# Texto
___

O Teatro da Cornucópia foi fundado em 1973 por Jorge Silva Melo e Luis Miguel Cintra, vindos do teatro universitário, que reuniram em torno do seu projecto de companhia de teatro um pequeno grupo de actores profissionais. Até ao 25 de Abril de 1974 trabalhou sem sede própria e foi apoiado por subsídios esporádicos da Fundação Calouste Gulbenkian. O programa inicial, condicionado pela censura fascista, centrava-se no reportório clássico (Molière e Marivaux). A partir de 1974 centrou-se na dramaturgia contemporânea com a intenção de construir um teatro de reflexão com uma função activa na realidade cultural portuguesa. Num primeiro ciclo temático (pequena burguesia-revolução-dominação ideológica), entre 1974 e 1977, levou à cena Terror e Miséria no Terceiro Reich e Tambores na Noite de Brecht, Pequenos Burgueses de Gorki, Ah Q de Jean Jourdheuil e Bernard Chartreux, Casimiro e Carolina de Odon Von Horváth, Woyzeck de Büchner, Alta Austria e Música Para Si de Kroetz e O Treino do Campeão Antes da Corrida de Michel Deutsch. Foi em 1975 que a Companhia teve a colaboração dramatúrgica de Jean Jourdheuil e que nela ingressou a cenógrafa Cristina Reis que, a partir de 1980, com a saída de Jorge Silva Melo, viria a partilhar a direcção com Luis Miguel Cintra.
Muitas vezes a Companhia criou ciclos temáticos como propostas de reflexão. Assim, dedicou ao cómico e à comédia um ciclo em que incluiu um espectáculo com textos de Karl Valentin, um espectáculo com textos de Plauto, Capitão Schelle, Capitão Eçço de Rezvani, O Labirinto de Creta de António José da Silva (o Judeu), Não se Paga, Não se Paga de Dario Fo. A partir de 1983 com o espectáculo Oratória (montagem de textos de Gil Vicente, Goethe e Brecht) a companhia centra o seu reportório num tema a que chamou “O Mal Estar do Nosso Tempo” onde incluiu Mariana Espera Casamento de Jean Paul Wenzel e Novas Perspectivas de Xaver Kroetz, A Missão de Heiner Müller e O Parque de Botho Strauss. Apesar de menos organizada em ciclos temáticos, é uma tendência eminentemente reflexiva e poética que se vai acentuando na programação posterior a 1985 com espectáculos como Ricardo III de Shakespeare, um ciclo de 3 espectáculos de Strindberg ou a Trilogia da Guerra de Edward Bond. A propósito da queda do regime comunista nos países de Leste, em 1992 voltaria a Heiner Müller, com nova encenação de A Missão e com Mauser.

___

# Registos fornecidos
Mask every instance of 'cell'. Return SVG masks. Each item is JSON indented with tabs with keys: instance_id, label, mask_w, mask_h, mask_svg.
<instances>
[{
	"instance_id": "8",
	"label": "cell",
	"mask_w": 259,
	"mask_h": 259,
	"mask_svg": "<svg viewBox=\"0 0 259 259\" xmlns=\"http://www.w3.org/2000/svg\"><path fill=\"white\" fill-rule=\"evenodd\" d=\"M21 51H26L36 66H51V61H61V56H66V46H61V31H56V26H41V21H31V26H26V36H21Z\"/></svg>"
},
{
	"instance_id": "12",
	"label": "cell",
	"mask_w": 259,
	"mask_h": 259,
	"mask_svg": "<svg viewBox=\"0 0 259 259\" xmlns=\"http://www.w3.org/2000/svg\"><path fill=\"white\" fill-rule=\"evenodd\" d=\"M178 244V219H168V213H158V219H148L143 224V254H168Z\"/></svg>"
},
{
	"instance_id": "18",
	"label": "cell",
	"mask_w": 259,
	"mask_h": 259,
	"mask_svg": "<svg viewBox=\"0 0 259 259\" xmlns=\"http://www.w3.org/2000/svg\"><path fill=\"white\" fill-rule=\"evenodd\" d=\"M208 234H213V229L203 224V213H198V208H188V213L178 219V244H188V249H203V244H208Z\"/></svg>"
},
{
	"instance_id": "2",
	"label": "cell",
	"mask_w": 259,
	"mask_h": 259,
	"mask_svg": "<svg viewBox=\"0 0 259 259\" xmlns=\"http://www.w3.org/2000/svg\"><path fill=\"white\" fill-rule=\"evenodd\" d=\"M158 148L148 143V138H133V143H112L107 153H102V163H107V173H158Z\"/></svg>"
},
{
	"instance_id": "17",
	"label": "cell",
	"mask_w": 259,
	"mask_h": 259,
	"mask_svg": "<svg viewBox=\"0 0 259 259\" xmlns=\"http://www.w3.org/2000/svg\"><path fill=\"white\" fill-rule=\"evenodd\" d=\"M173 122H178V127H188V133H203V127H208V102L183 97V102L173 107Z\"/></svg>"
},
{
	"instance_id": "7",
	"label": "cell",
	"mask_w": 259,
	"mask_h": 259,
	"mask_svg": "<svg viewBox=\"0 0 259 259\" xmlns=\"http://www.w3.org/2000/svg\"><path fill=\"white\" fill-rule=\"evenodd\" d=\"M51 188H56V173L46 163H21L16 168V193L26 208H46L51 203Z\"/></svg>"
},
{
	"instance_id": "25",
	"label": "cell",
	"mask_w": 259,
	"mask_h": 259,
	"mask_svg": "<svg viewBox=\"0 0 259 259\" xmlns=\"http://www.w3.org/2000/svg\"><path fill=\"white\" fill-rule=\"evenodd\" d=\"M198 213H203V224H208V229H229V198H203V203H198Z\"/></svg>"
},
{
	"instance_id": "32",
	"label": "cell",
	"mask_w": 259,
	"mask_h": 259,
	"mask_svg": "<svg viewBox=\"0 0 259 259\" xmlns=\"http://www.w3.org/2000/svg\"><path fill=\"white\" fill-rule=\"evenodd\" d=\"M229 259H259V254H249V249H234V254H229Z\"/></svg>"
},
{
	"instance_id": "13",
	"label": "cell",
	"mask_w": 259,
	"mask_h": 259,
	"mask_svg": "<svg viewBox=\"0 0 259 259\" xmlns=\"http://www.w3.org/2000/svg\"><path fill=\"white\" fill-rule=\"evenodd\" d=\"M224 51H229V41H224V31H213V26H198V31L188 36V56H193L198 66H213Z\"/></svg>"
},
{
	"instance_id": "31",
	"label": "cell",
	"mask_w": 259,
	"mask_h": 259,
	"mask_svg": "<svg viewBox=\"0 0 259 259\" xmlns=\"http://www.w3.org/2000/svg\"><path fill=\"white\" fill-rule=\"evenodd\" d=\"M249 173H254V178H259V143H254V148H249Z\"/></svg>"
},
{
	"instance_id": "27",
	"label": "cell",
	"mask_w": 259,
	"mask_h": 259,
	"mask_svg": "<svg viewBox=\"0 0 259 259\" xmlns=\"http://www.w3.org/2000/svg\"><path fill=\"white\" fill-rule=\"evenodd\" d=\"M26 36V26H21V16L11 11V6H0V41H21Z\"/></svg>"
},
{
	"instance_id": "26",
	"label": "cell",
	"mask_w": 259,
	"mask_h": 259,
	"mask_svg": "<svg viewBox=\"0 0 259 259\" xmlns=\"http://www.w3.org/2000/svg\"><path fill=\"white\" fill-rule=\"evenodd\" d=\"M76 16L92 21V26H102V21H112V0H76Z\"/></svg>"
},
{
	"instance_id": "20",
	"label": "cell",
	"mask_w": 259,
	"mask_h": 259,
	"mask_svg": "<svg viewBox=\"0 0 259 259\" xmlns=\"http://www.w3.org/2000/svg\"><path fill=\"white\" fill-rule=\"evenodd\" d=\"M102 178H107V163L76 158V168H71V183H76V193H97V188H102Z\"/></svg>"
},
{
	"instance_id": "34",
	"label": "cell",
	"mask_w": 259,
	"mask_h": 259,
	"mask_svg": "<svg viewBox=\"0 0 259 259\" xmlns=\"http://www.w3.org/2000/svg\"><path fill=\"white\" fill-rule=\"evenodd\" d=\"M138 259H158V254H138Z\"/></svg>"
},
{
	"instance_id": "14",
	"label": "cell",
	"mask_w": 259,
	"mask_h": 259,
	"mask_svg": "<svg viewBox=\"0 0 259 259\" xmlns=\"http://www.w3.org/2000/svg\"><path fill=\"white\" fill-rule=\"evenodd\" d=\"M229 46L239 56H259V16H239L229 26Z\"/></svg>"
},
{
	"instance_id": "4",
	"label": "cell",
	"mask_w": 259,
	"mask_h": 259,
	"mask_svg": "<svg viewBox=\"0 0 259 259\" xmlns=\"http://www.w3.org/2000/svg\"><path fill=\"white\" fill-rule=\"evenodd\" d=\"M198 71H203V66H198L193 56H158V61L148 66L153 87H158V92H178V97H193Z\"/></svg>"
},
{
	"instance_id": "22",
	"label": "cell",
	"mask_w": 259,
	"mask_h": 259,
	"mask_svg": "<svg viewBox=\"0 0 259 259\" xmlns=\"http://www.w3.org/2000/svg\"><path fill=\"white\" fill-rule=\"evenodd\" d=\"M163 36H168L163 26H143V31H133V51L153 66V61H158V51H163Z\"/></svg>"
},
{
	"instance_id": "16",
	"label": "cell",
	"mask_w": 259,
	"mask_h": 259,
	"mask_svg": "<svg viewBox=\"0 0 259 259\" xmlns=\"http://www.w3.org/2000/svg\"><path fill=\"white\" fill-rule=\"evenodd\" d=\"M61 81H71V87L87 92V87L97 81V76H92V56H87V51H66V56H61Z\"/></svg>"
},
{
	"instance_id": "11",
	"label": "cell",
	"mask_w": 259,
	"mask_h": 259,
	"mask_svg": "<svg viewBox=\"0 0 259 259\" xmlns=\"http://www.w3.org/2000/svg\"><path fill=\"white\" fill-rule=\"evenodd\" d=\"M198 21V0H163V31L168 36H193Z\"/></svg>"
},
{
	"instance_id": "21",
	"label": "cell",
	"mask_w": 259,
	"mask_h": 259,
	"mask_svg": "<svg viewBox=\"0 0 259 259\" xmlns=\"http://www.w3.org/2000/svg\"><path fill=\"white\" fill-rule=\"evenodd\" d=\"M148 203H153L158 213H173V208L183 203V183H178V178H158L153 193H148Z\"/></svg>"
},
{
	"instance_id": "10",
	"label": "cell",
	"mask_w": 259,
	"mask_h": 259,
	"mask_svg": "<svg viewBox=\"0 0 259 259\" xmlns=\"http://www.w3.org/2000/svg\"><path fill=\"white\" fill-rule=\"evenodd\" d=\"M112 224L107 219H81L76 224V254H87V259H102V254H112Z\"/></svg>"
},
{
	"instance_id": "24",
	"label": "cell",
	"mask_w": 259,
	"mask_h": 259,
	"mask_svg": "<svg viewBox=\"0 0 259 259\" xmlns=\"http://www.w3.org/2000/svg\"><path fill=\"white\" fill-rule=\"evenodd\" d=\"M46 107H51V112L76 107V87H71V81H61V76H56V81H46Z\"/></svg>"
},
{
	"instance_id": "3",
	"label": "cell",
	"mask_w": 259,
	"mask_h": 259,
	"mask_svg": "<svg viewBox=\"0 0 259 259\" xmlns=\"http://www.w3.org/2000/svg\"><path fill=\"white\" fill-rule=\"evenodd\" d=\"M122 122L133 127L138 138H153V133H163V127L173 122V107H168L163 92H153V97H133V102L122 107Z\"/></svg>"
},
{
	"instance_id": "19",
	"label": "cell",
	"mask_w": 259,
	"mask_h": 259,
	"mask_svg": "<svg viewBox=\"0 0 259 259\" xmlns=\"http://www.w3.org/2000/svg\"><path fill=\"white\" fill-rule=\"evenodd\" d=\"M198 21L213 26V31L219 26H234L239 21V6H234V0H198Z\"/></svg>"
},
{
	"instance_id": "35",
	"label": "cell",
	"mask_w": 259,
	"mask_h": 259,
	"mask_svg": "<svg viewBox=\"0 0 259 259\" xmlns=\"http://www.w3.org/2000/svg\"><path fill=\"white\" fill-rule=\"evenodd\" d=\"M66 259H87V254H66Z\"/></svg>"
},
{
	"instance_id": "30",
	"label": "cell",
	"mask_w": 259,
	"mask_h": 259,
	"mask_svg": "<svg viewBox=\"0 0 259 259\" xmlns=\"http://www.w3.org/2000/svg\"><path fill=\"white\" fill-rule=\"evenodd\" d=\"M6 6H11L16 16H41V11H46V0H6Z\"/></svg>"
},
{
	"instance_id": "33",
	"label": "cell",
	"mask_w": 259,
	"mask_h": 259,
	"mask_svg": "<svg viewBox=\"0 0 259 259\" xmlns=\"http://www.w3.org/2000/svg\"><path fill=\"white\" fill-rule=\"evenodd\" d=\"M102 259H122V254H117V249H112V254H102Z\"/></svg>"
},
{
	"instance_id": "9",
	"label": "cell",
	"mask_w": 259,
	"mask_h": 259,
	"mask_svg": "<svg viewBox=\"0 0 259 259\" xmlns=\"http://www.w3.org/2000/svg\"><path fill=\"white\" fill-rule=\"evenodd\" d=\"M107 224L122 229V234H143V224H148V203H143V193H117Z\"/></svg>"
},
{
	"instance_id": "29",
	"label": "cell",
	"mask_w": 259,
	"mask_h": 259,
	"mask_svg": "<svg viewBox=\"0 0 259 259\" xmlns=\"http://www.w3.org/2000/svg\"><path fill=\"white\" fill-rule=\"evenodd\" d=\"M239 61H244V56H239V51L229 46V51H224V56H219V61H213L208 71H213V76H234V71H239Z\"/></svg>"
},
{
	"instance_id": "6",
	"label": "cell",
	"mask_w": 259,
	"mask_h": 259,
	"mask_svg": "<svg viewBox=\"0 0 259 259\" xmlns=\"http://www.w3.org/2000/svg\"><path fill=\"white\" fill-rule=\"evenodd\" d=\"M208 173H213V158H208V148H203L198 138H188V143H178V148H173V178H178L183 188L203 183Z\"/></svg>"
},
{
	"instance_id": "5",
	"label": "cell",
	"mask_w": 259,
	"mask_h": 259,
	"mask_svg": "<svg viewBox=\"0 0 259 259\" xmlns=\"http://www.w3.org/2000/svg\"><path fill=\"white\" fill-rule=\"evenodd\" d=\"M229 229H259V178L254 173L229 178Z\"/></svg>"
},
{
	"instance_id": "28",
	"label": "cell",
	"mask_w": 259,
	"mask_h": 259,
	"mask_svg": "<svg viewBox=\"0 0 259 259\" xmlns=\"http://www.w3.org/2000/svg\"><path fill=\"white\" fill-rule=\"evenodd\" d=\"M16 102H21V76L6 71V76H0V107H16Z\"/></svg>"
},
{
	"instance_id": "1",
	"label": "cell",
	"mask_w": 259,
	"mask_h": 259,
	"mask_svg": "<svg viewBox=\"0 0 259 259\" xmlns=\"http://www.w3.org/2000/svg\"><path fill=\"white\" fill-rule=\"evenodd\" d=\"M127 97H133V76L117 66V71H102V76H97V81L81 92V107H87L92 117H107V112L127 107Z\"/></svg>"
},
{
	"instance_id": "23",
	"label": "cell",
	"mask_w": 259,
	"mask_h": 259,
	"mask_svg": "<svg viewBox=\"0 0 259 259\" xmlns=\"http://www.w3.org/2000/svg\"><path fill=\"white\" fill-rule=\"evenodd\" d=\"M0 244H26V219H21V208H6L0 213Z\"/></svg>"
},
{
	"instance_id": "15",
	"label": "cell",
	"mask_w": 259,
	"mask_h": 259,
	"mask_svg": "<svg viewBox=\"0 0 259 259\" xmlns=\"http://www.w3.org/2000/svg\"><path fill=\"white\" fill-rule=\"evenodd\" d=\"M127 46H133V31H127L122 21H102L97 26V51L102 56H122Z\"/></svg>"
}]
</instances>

___

# Tarefas a realizar
#1 Responda às perguntas seguintes sobre o texto acerca do Teatro da Cornucópia.
(a) Em que ano foi fundada a companhia e por quem?
(b) Que cenógrafa ingressou na companhia em 1975?
(c) Com que espectáculo passou a companhia, a partir de 1983, a centrar o seu reportório no tema "O Mal Estar do Nosso Tempo"?
#2 Prossiga o texto sobre o Teatro da Cornucópia, redigindo o parágrafo que se segue à última frase apresentada.

# Respostas do exercício
#1
(a) Foi fundada em 1973 por Jorge Silva Melo e Luis Miguel Cintra.
(b) A cenógrafa Cristina Reis.
(c) Com o espectáculo Oratória, uma montagem de textos de Gil Vicente, Goethe e Brecht.

#2
A reflexão sobre diferentes temas acabou por estender-se ao próprio teatro como representação da vida. Assim, a Companhia dedicou a esse tema um ciclo em que incluiu O Público de García Lorca, Céu de Papel (montagem de textos de Pirandello e Beckett), Salada (uma colagem de números tradicionais de palhaços), Um Poeta Afinado de Manoel de Figueiredo. Para representação da própria vida, o chamado “teatro dentro do teatro”, incluiu Fingido Verdadeiro a partir de Lope de Vega, A Tempestade de Shakespeare mas também a Cacatua Verde de Schnitzler, A Varanda de Genet e Fim de Citação, colagem de textos de vários autores, uma espécie de arte poética. O cruzamento desta temática com o cristianismo constituiu outro filão: Fingido Verdadeiro, o ciclo O Nome de Deus, Morte de Judas e Miserere. Recorrente na programação, o tema do descrédito da vida política e a decepção dos ideais democráticos numa época de um certo vazio ideológico: Tiestes de Séneca, Tito Andrónico e A Tragédia de Júlio César de Shakespeare, Anatomia Tito Fall of Rome de Heiner Müller, Um Homem é um Homem de Brecht, A Cadeira de Bond, Sangue no Pescoço do Gato de Fassbinder, Filoctetes de Sófocles, e tantos outros até Pílades de Pasolini.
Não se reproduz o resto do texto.